### Your tasks
1. Rewrite the famfs thread between "See patch 17" and "is pretty clear.", inclusive, replacing "interleaved" with "striped".
2. In the famfs thread, which two new fuse messages are added?
3. Continue the famfs thread from its last sentence.

Text section Start Marker

I trail off sometimes... ;)

> 
> > * Two new fuse messages / responses are added: GET_FMAP and GET_DAXDEV.
> > 
> > * When a file is looked up in a famfs mount, the LOOKUP is followed by a
> >   GET_FMAP message and response. The "fmap" is the full file-to-dax mapping,
> >   allowing the fuse/famfs kernel code to handle read/write/fault without any
> >   upcalls.
> 
> Huh, I'd have thought you'd wait until FUSE_OPEN to start preloading
> mappings into the kernel.

That may be a better approach. Miklos and I discussed it during LPC last year, 
and thought both were options. Having implemented it at LOOKUP time, I think
moving it to open might avoid my READDIRPLUS problem (which is that RDP is a
mashup of READDIR and LOOKUP), therefore might need to add the GET_FMAP
payload. Moving GET_FMAP to open time, would break that connection in a good
way, I think.

> 
> > * After each GET_FMAP, the fmap is checked for extents that reference
> >   previously-unknown daxdevs. Each such occurence is handled with a
> >   GET_DAXDEV message and response.
> 
> I hadn't figured out how this part would work for my silly prototype.
> Just out of curiosity, does the famfs fuse server hold an open fd to the
> storage, in which case the fmap(ping) could just contain the open fd?
> 
> Where are the mappings that are sent from the fuse server?  Is that
> struct fuse_famfs_simple_ext?

See patch 17 or fs/fuse/famfs_kfmap.h for the fmap metadata explanation. 
Famfs currently supports either simple extents (daxdev, offset, length) or 
interleaved ones (which describe each "strip" as a simple extent). I think 
the explanation in famfs_kfmap.h is pretty clear.

Text section End Marker
Data section Start Marker

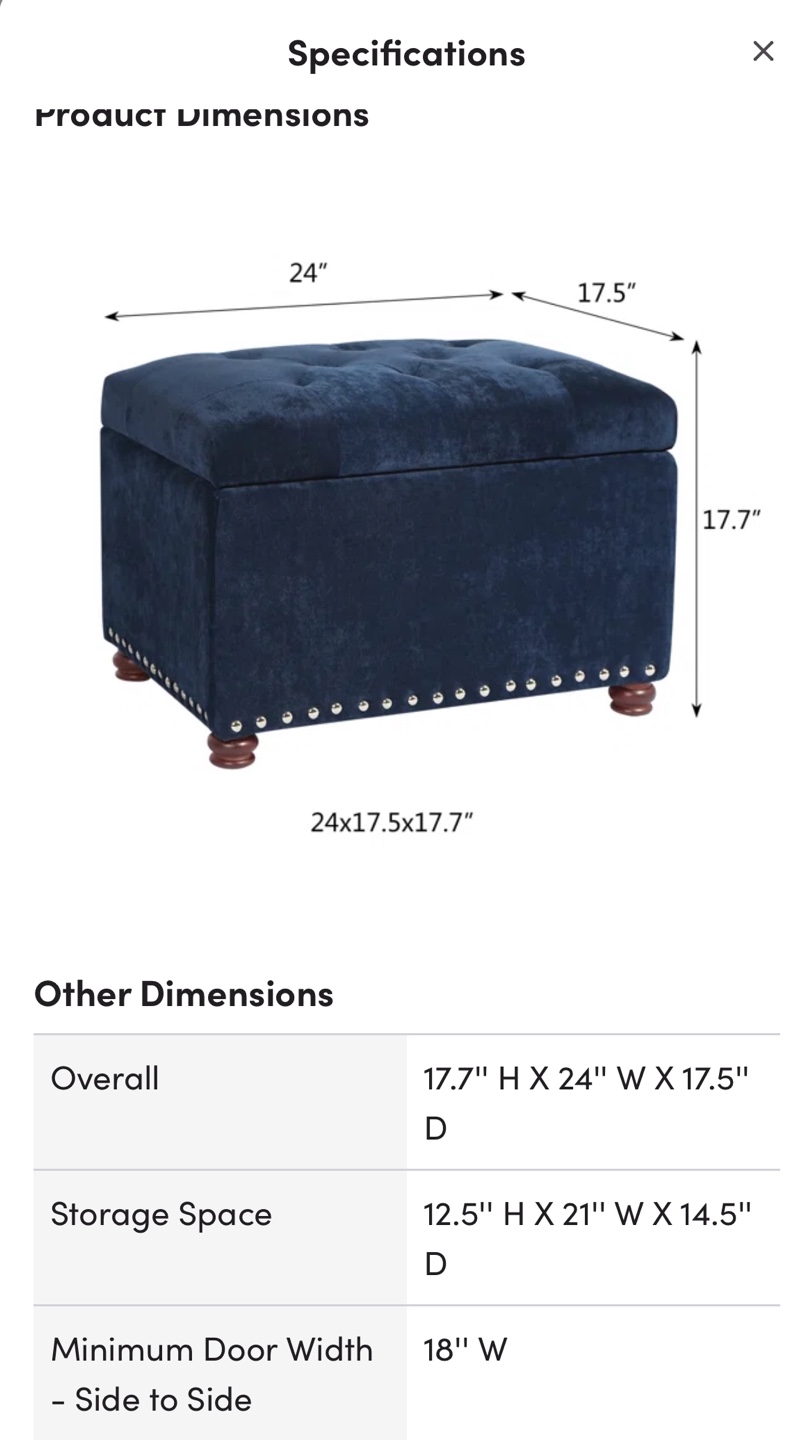 MUST SELL Blue Velvet Storage Ottoman - photo 2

Data section End Marker

### Answers by item number
1.
See patch 17 or fs/fuse/famfs_kfmap.h for the fmap metadata explanation. 
Famfs currently supports either simple extents (daxdev, offset, length) or 
striped ones (which describe each "strip" as a simple extent). I think 
the explanation in famfs_kfmap.h is pretty clear.

2. GET_FMAP and GET_DAXDEV.

3.
A key question is whether any additional basic metadata abstractions would
be needed - because the kernel needs to understand the full scheme.

With disaggregated memory, the interleave approach is nice because it gets
aggregated performance and resolving a file offset to daxdev offset is order
1.

Oh, and there are two fmap formats (ok, more, but the others are legacy ;).
The fmaps-in-messages structs are currently in the famfs section of
include/uapi/linux/fuse.h. And the in-memory version is in 
fs/fuse/famfs_kfmap.h. The former will need to be a versioned interface.
(ugh...)

> 
> > * Daxdevs are stored in a table (which might become an xarray at some point).
> >   When entries are added to the table, we acquire exclusive access to the
> >   daxdev via the fs_dax_get() call (modeled after how fs-dax handles this
> >   with pmem devices). famfs provides holder_operations to devdax, providing
> >   a notification path in the event of memory errors.
> > 
> > * If devdax notifies famfs of memory errors on a dax device, famfs currently
> >   bocks all subsequent accesses to data on that device. The recovery is to
> >   re-initialize the memory and file system. Famfs is memory, not storage...
> 
> Ouch. :)

Cautious initial approach (i.e. I'm trying not to scare people too much ;) 

> 
> > * Because famfs uses backing (devdax) devices, only privileged mounts are
> >   supported.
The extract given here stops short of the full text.